Darısı başımıza
Bristol şehri, özellikle 17’nci ve 18’inci yüzyıllarda, Afrika-Amerika kıtaları arasında yürütülen köle ticaretinin İngiltere’deki ana limanıydı. Amerika’nın keşfinin ardından kıtada kolonizasyona başlayan İngilizler, sadece Bristol Limanı üzerinden yaklaşık 500 bin köleyi, Batı Afrika’dan, Kuzey Amerika’ya ve Karayipler’e taşıdı. Afrikalı köleler, 20 dolardan başlayan fiyatlara satıldıkları topraklarda, özellikle tütün ve şeker kamışı ekiminde kullanıldı.
Ana yurtları olan Batı Afrika’nın iklim koşullarıyla Amerika’da çalıştırıldıkları bölgelerin iklim koşullarının birbiriyle çok benzeşmesi ve bu sebeple daha ’verimli’ oldukları gerekçesiyle, İngiliz işçilere tercih edilseler de, köle ticaretinin ana nedeni, kuşkusuz patronlara, çok daha ucuza mal olmaları ve tüccarları zengin etmeleriydi.
Döneme ait kaynaklara göre, köle ticaretinin, %20’ye yakın bir kâr marjı vardı.
Atlantik üzerinden Afrika’dan Amerika’ya taşınan kölelerin önemli bir bölümünün de, kötü koşullar nedeniyle seyahat ettikleri gemilerde hayatlarını kaybettiğini, burada not etmekte fayda var.

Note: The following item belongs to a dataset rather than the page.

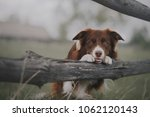 border collie put paws on... | Shutterstock . vector #1062120143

İşte geçtiğimiz hafta Bristol şehir merkezindeki heykeli protestocularca devrilip nehre atılan Edward Colston da, bu köle ticaretinin başat şirketinin (Royal African Company) bir dönem başkan yardımcılığını yürüten ve Bristol’u, önceleri Londra üzerinden yürütülen köle ticareti ‘işine’ dahil eden tüccardı.
Muhafazakar Parti Bristol milletvekilliği de yapan Colston, doğduğu şehir olan ve halihazırda Londra’dan sonra ülkenin en büyük ticari limanı olan Bristol’u, köle ticaretiyle daha da zenginleştirmiş, şehri ‘kalkındıran’ bu köle tüccarı, kendi siyasi ve dini görüşünü destekleyen birçok kuruluşa yaptığı maddi yardımlar ve okul, hastane, kilise gibi yatırımlarıyla da şehrin kahramını haline gelmiş, adı Bristol’un her köşesine kazınmıştı.
Colston Sokağı…
Colston Kız Okulu…
Colston Kulesi…
Colston Büyük Salonu…
Yıkılan heykelinin yer aldığı ve Bristol şehir merkezinde uzanan tarihi Colston Meydanı…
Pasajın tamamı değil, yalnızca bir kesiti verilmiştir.